Se preguntaba entonces el famoso arquitecto: ¿por qué no habría de ser la ciudad, también ahora, una fuente de poesía? Poesía urbana, de calles empedradas o polvorientas, de barrios, momentos citadinos que han sido captados por la mirada atenta de más de un poeta e inmortalizados en sus obras; unión entre los elementos materiales de la urbe con la creación artística, danzaria, musical, entremezclada con poesía, los performances como otra forma de expresión cultural.
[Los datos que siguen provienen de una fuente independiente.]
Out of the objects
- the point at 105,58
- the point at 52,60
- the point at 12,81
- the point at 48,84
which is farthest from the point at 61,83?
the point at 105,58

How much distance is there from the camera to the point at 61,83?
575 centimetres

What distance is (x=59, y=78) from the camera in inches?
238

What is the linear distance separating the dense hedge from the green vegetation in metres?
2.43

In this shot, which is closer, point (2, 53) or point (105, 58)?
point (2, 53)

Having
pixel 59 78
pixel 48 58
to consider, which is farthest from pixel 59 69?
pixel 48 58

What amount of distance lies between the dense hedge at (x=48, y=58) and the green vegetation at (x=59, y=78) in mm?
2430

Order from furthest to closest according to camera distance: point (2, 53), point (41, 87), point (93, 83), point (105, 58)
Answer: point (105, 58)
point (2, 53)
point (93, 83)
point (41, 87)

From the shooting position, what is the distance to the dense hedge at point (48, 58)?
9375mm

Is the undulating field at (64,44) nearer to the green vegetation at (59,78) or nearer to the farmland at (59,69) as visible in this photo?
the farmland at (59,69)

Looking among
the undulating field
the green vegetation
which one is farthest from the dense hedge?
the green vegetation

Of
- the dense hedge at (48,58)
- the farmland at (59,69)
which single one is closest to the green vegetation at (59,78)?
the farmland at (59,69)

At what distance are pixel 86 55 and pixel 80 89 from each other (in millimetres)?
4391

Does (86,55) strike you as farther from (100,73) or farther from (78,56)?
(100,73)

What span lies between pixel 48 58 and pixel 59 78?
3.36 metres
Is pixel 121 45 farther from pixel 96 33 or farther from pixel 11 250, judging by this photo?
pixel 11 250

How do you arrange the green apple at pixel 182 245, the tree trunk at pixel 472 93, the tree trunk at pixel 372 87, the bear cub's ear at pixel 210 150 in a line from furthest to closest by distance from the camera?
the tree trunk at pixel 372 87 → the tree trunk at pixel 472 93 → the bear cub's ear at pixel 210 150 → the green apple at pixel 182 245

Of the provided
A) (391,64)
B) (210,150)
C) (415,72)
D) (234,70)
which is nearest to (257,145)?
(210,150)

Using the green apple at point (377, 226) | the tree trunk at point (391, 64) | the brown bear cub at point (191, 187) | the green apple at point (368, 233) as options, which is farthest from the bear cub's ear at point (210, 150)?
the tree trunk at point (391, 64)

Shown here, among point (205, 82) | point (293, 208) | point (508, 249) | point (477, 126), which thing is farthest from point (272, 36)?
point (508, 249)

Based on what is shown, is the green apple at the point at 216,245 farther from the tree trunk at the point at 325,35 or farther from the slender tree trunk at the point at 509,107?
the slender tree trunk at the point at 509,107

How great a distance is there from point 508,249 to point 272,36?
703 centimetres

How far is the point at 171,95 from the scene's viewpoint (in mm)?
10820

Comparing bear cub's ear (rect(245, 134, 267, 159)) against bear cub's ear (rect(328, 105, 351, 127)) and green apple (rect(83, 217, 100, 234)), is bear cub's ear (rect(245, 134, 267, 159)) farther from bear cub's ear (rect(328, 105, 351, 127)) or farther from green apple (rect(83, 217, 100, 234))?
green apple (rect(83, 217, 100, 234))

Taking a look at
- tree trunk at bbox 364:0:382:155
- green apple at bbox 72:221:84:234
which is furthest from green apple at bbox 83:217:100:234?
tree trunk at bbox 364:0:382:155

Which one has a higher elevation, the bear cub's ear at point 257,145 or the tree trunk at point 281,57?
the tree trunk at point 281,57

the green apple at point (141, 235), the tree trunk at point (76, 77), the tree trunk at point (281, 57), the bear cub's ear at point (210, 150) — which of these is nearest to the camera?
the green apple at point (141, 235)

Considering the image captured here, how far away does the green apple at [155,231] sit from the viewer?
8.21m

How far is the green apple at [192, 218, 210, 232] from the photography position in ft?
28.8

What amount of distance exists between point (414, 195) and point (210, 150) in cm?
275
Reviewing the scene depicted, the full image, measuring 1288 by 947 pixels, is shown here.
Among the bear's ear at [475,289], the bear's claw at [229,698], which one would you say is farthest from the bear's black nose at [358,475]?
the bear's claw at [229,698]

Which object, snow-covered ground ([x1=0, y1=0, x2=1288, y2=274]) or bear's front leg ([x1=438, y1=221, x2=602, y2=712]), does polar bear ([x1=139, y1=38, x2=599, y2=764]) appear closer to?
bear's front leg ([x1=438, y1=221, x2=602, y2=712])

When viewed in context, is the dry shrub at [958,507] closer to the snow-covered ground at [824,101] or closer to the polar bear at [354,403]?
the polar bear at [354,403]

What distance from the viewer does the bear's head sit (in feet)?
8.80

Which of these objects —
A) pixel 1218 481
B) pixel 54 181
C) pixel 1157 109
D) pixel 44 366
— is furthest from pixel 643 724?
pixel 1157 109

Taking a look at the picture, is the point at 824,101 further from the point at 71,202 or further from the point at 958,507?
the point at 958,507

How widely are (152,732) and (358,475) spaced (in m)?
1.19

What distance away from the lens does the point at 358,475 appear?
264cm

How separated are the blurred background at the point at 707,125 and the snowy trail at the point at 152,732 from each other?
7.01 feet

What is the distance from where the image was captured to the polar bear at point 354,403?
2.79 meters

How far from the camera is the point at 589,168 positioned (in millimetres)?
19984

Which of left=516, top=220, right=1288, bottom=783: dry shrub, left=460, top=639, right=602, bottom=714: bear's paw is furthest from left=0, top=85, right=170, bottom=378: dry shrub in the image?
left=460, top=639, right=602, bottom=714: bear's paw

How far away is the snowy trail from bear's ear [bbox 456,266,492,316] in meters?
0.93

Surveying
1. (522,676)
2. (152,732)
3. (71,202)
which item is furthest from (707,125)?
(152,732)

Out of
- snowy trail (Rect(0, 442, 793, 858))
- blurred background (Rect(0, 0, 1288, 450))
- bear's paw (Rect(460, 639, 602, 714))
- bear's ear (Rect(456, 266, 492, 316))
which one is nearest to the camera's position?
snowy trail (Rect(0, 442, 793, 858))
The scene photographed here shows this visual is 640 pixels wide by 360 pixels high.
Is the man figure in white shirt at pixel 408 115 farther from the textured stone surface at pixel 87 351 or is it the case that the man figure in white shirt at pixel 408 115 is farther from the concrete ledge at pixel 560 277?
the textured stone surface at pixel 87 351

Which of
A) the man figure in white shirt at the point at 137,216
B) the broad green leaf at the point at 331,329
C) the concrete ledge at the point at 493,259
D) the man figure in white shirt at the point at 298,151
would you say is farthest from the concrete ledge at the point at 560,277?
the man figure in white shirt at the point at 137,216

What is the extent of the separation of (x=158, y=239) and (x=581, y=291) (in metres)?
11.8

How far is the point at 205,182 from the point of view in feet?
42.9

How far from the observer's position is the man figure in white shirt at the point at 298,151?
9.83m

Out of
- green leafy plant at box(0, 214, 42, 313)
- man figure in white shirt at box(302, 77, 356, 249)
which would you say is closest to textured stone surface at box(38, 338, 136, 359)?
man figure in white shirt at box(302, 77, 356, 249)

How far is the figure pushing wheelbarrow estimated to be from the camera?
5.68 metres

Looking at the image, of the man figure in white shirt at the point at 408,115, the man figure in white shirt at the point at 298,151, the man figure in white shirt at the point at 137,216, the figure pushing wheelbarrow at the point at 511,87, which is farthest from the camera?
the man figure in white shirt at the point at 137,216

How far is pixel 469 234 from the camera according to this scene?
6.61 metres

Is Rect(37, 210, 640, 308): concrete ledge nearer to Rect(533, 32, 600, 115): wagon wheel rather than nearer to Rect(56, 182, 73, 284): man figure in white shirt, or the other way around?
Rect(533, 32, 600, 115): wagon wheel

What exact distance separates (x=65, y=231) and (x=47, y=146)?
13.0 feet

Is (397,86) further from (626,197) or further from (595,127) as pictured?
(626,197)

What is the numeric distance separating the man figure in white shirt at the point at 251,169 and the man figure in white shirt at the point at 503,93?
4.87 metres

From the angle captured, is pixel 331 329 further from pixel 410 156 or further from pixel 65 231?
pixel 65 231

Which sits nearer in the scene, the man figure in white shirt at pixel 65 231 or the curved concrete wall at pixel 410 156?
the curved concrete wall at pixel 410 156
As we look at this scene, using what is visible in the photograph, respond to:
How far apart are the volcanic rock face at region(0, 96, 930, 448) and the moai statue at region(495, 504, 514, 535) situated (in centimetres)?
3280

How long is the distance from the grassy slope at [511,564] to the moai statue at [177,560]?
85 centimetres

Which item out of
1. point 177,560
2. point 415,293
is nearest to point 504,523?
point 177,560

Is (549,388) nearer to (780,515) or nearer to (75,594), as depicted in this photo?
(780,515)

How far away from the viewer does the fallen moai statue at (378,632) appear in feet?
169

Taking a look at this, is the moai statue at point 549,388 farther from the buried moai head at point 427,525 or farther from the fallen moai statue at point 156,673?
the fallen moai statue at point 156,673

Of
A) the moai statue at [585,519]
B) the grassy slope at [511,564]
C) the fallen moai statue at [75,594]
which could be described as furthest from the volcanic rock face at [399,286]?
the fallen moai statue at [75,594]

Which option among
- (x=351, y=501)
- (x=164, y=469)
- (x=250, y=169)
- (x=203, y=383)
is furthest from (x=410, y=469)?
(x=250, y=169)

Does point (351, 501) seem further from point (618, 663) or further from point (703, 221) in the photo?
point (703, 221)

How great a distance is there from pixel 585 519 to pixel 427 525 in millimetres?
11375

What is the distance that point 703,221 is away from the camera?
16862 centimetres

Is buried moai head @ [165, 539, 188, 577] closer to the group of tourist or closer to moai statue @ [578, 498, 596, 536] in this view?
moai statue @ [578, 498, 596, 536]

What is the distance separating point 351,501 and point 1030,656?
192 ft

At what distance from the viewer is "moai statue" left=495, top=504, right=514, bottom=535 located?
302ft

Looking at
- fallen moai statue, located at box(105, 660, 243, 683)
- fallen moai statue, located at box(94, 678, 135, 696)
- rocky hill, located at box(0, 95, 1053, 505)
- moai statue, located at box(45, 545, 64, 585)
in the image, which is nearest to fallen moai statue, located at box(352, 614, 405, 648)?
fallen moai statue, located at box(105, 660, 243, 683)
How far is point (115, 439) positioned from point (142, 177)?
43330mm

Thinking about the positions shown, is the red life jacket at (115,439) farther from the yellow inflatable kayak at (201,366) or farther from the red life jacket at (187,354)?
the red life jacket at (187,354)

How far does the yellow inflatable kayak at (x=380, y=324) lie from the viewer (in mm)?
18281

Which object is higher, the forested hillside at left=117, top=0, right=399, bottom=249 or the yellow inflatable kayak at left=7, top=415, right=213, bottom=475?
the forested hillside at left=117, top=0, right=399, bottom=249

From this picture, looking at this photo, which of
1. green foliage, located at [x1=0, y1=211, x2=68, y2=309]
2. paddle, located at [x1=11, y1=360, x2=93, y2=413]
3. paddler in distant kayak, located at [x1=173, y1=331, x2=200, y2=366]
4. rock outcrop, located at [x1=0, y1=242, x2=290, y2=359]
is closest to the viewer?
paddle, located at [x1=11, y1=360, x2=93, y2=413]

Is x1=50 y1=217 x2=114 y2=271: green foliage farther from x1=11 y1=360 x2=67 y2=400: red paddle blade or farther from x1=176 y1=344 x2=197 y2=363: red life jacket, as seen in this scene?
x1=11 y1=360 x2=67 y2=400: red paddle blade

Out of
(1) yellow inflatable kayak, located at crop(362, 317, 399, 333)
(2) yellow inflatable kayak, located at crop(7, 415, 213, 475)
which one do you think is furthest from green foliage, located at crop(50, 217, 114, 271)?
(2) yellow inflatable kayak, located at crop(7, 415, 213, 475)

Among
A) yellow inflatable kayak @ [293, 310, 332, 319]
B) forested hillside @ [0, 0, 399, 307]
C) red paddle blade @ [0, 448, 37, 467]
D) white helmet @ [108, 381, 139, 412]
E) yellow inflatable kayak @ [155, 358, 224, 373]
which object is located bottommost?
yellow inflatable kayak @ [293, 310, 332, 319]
Fusión perfecta entre lo tangible e intangible de nuestro patrimonio cultural.
Este mes de febrero, Granada será la sede principal, por sexto año y de forma ininterrumpida, del Festival Internacional de Poesía, actividad que se extenderá a otras ciudades del país, incluyendo León, cuna del poeta más humilde entre los humildes, Azarías H. Pallais, a quien este año se le dedica dicho evento.
La colonial Granada, incluida en la Lista Indicativa que Nicaragua presentó a la Unesco, desde hace ya algún tiempo, para ser nominada Patrimonio de la Humanidad, será durante una semana una ciudad que, siguiendo las líneas de Le Corbusier, no “gastará nuestros cuerpos ni se opondrá al espíritu”, porque todos los que participamos en esta celebración a la Poesía, a la cultura en general, nos dejaremos envolver por la energía que emanará de ese ángel de la imaginación.
Un merecido reconocimiento a los organizadores y al equipo de apoyo del Festival, pues la celebración ha tenido una aceptación nacional e internacional, la cual demuestra la nutrida participación de poetas de muchas nacionalidades (130 poetas de 58 países), el apoyo del Gobierno y de la empresa privada, la intervención de artistas de muchas disciplinas, quienes en atrios, tarimas o en las mismas calles de la aldea señorial comparten su talento con los poetas y con un público que crece cada año, con personas de varios departamentos del país, o bien turistas extranjeros que ya tienen prevista hacer de esta ciudad, durante el tiempo que dura el festival, su lugar de descanso, de reflexión y/o esparcimiento.
Con este magno encuentro, nuestros escritores y escritoras nos demuestran que ellos también aportan al desarrollo del turismo cultural nacional, o dicho en los términos del Convenio Andrés Bello, que son un activo de la memoria colectiva y no un pasivo de la nostalgia.
¡Qué mejor ejemplo de democratización de la Cultura, del valor actual de la poesía y la diversidad cultural!

* Gestor regional de patrimonio cultural.